SAL-test Inleiding Als we willen weten of er bij een oor sprake is van een geleidingsverlies, meten we dat normaal met een beengeleider. Het nadeel van deze meting is dat het te meten oor onbedekt is. (er zit geen kussen van een koptelefoon overheen) waardoor dat oor gevoeliger is voor omgevingsgeluiden. Aangezien er in de meeste audiciens vestigingen onvoldoende geïnvesteerd is in akoestische isolatie van de vertrekken waarin gemeten wordt, is het volgens de regels niet goed mogelijk om beengeleidingsdrempels behorende bij kleine gehoorverliezen (lees kleiner dan 35 dB) te meten. Omstreeks 1950 werd reeds geëxperimenteerd met de zogenaamde SAL-test (Sensory Acuity Level). Met deze test kon globaal worden aangetoond dat er sprake was van een air-bone gap. De nauwkeurigheid schoot voor KNO-diagnostiek echter tekort en men heeft als standaard gekozen voor de klassieke beengeleidingsmeting, die we thans nog steeds kennen. (Nogmaals, met het nadeel dat deze meting in een perfect akoestisch geïsoleerde ruimte moet worden uitgevoerd.) In het kader van Triage moet een audicien kunnen vaststellen of er bij zijn cliënt sprake is van een middenoorproblematiek. Dit doet hij/zij onder meer door otoscopie te verrichten. Het maken van een tympanogram zou heel illustratief kunnen zijn, maar met deze apparatuur zijn de meeste audiciens nog niet geoutilleerd. Om dus verder uit te sluiten dat er sprake is van een middenoorproblematiek behoort de lucht- en de beengeleiding gemeten te worden.
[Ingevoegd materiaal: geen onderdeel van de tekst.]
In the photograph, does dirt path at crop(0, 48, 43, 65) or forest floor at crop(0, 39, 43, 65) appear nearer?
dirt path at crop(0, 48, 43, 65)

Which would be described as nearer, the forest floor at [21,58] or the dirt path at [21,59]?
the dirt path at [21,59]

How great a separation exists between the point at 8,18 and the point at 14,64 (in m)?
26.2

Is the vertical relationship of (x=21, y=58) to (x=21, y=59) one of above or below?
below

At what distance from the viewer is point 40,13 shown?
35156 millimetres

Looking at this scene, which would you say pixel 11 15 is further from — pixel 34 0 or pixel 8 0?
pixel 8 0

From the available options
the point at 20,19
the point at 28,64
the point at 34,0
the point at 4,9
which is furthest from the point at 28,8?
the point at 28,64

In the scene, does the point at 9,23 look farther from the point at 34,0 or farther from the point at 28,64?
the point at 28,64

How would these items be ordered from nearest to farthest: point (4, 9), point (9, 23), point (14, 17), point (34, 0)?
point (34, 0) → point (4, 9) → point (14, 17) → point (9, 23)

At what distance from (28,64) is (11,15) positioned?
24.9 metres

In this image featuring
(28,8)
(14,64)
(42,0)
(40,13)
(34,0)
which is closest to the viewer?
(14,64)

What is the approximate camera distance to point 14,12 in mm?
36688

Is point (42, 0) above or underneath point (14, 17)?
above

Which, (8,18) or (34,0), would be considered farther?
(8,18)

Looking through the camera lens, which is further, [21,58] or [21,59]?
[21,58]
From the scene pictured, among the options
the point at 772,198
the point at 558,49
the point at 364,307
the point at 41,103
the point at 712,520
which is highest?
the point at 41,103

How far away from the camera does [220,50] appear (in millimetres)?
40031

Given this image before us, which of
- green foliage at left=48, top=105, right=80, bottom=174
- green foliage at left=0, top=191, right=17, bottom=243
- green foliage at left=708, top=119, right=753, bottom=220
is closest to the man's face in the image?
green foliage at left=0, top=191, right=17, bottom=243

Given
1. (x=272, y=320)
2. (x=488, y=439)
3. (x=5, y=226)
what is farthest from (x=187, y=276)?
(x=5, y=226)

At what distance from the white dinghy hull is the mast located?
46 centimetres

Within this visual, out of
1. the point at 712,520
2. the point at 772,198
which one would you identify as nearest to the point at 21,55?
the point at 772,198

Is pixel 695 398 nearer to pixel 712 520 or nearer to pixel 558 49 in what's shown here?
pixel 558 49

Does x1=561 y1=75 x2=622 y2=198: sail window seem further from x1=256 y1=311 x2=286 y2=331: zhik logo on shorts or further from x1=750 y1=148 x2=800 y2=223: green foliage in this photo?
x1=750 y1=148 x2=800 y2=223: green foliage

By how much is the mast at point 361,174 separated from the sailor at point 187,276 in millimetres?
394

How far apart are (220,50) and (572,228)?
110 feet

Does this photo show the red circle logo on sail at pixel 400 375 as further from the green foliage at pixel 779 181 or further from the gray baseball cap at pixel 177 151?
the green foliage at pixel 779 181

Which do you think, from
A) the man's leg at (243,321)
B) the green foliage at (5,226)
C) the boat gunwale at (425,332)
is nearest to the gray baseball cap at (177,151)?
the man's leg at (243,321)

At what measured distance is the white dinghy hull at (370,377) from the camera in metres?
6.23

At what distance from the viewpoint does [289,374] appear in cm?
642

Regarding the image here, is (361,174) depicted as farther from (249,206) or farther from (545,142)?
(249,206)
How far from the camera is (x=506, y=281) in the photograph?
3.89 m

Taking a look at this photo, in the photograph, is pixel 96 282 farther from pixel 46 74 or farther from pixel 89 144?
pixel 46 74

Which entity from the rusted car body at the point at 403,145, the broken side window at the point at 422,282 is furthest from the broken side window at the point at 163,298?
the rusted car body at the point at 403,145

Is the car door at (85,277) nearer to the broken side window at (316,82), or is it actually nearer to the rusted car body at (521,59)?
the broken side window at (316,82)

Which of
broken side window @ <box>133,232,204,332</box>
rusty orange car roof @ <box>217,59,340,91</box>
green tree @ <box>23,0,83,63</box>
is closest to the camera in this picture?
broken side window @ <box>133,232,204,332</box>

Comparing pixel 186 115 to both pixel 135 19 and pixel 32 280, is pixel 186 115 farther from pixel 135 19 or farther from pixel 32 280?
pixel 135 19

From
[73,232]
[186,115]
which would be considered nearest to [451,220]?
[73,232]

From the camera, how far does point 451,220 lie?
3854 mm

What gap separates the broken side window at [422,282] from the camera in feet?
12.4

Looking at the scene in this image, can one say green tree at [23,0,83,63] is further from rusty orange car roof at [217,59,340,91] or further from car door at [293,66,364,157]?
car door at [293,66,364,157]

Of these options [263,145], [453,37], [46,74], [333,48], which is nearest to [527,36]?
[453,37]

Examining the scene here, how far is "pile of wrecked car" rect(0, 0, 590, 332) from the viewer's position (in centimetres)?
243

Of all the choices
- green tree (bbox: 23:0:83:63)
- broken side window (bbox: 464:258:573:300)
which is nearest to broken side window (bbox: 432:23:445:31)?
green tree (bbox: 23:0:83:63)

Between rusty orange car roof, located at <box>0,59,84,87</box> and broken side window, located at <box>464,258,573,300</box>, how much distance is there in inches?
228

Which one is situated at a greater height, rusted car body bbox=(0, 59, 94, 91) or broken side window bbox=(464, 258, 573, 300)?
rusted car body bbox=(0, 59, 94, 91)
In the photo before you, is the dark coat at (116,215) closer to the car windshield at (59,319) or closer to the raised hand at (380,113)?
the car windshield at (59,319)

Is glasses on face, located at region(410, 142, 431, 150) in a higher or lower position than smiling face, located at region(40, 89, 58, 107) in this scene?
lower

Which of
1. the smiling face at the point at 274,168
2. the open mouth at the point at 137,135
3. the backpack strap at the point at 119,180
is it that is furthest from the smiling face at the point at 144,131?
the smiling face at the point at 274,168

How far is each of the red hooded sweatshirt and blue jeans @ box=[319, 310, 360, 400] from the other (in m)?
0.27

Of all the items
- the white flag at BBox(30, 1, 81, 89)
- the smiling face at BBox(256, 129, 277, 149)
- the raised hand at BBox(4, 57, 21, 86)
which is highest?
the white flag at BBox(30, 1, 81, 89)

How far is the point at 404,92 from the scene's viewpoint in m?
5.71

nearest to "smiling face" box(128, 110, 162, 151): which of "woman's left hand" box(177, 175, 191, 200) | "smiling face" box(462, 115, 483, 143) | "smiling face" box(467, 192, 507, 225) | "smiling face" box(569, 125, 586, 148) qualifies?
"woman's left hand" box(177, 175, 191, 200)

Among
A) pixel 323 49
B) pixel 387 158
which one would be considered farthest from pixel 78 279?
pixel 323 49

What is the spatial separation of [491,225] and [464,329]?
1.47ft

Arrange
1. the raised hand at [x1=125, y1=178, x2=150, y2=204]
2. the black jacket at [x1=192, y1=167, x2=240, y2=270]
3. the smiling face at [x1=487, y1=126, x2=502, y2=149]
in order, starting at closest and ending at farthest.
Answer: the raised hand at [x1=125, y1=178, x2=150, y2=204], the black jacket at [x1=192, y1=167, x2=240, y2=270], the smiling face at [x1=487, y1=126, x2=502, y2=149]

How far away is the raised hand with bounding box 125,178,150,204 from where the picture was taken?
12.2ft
Hierbij geeft een air bone gap reden tot verwijzing naar een KNO-arts. Maar met name bij de wat kleinere gehoorverliezen, speelt een overmaat van omgevingsgeluid, hier een negatieve rol bij. Voor een hoop audiciens is het daarom niet altijd mogelijk om een betrouwbare beengeleidingsmeting te maken. Om de audicien toch in staat te stellen inzicht te krijgen in een eventuele geleidingscomponent binnen het gehoorverlies, is de SAL-test (in vereenvoudigde vorm) verder uitontwikkeld en als alternatieve norm verheven. De voorkeur voor het vaststellen van middenoorproblematiek blijft echter middels het meten van betrouwbare begeleidingsdrempels, maar ook de SAL-test mag hiervoor, tijdens een overgangsregeling, gebruikt worden. Op termijn is het de bedoeling dat alle audiciens uitgerust zijn met een geluidsstille ruimte of cabine, waarna de SAL-test weer uit de lesboeken zal verdwijnen.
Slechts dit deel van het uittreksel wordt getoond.